Now that’s summer’s drawing to a close, it’s a good time for local equestrian enthusiasts to head out for a fall round up.

Cornerstone Horsemanship, located on 30-acres of land at 5229 Homestead Trail off Reva Road, hosts stock horse competitions that are open to the public and free of charge.

The season runs from May through October, with the 2019 season’s final show scheduled for Oct. 5 and 6.

The two-day events, which highlight a wide variety of equestrian skills, are sanctioned by both the East Coast Stock Horse Association and the American Quarterhorse Association, said Charles Pellham, who owns Cornerstone Horsemanship with his wife, Michelle.

While stock horses may not be currently as high-profile as some other classes, Charles Pellham said it is one of the fastest-growing equestrian groups across the nation.

“Stock horses are used for working livestock—cattle in particular,” Pellham said. “Our shows are open for any breed, and we have people who compete at all levels.”
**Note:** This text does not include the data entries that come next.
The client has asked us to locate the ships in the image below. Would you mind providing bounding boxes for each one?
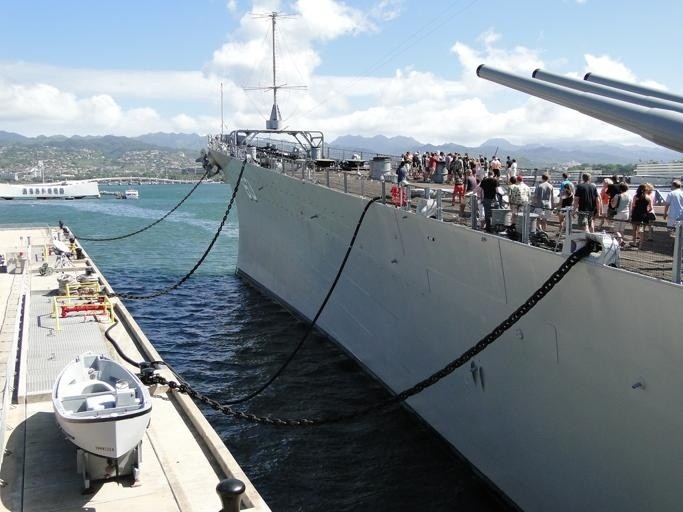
[209,11,683,512]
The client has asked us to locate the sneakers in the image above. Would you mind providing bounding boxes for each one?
[636,234,654,241]
[555,232,562,236]
[630,243,644,250]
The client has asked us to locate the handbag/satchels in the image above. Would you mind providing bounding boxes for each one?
[647,212,656,221]
[610,210,617,215]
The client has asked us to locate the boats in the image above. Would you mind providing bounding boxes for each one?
[51,351,152,460]
[126,190,140,200]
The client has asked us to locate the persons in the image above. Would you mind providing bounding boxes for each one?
[396,148,682,250]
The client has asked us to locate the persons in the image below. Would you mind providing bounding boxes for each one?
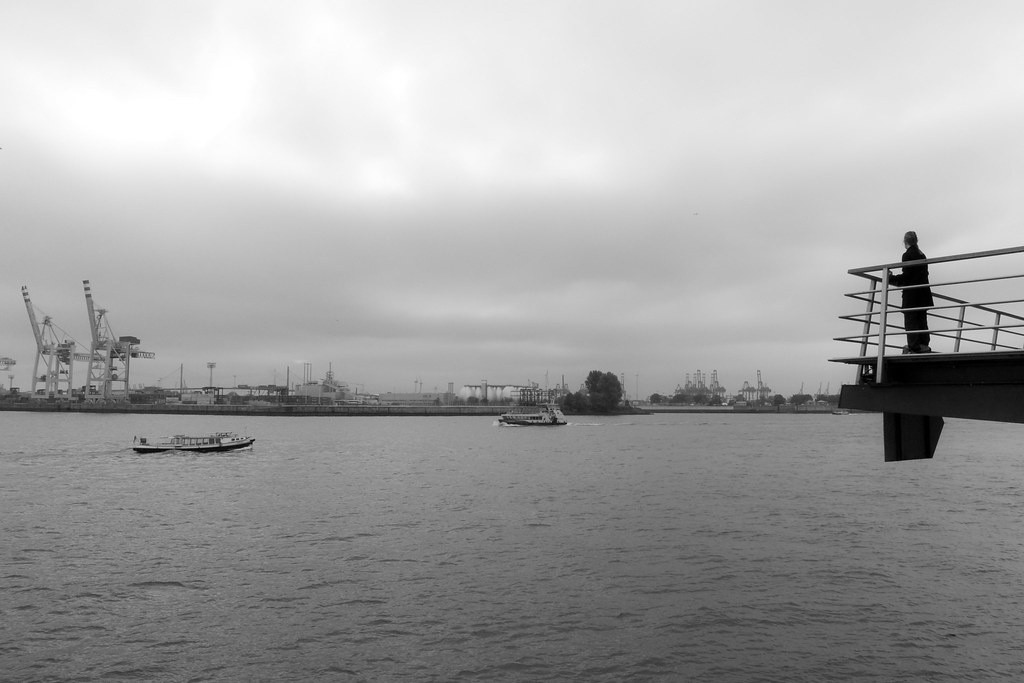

Pellham said Cornerstone’s monthly two-day shows consist of seven different events, and participants can earn points and qualify for national-level stock horse competitions.

The local events usually average a little over 200 competitors each month, with participants mainly coming from Virginia and its adjoining states, Pellham said.

Pellham said they bought Cornerstone Horsemanship in 2011 and began focusing on training riders and showing in the area.

After the East Coast Stock Horse Association came into being in 2014, the Pellhams began hosting events sanctioned by the organization, he said.

“We saw a growing demand for all-around horses; there’s a lot of specialization these days, and horses that can do a wide variety of things were starting to get lost,” Pellham said.

Charles said the Pellhams moved to Virginia in 2000 from their home state of Arkansas, where they both grew up on family cattle ranches before meeting in college and later getting married.

The couple has spent time working for equestrian operations in Utah and California, where Pellham said they trained horses for former NFL player and Hall of Fame quarterback Joe Montana.

Among the events featured during Cornerstone’s shows are several in which the riders work with cattle, including cutting, ranch riding—in groups and individually —and ranch roping.

“All the events we do are judged, as opposed to timed,” Pellham said. “It’s about precision, not speed.”

Competitor John Grano of Culpeper County said he and his wife, Cindy, have been competing with their horses for about 11 years now, ever since they happened to meet Charles and Michelle at an event at Graves Mountain Lodge in Madison County.

“They became our trainers,” Grano said. “They were the on-site trainers at Graves Mountain, and they helped us work with a horse we were considering buying.”

Grano added that, although the relationship with the horse didn’t work out, their relationship with the Pellhams has continued ever since.

“We own 10 performance horses now, and most of our shows are here,” Grano said. “This is one of the few places in the area where you can compete and earn points on a national level.”

Grano, said the horses are more versatile and less expensive, adding that the events are also very family friendly.

“It’s a well-rounded horse,” he said. “That’s one of the things we like about doing this. It’s not about the winnings at all; it’s about the horse.

“It’s a good discipline, and not so well developed that the prices are out of control yet,” Grano said. “You can still get a good horse for less than $10,000. An A-level jumper can cost you $500,000. The price of a good horse for this is like a car, rather than a house.”

Pellham said the 2019 season here will close after next month’s show on Oct. 5 and 6.

The shows begin daily at 9 a.m., and are usually done by 5 p.m. Saturday and 4 p.m. Sunday to allow participants time to travel home Sunday evening.

Pellham said the shows demonstrate a wide variety of disciplines across the spectrum of skill levels.

“We have people here of all competitive levels and ages,” Pellham said. “We have people here who have won multiple national championships as well as people who are just beginning.”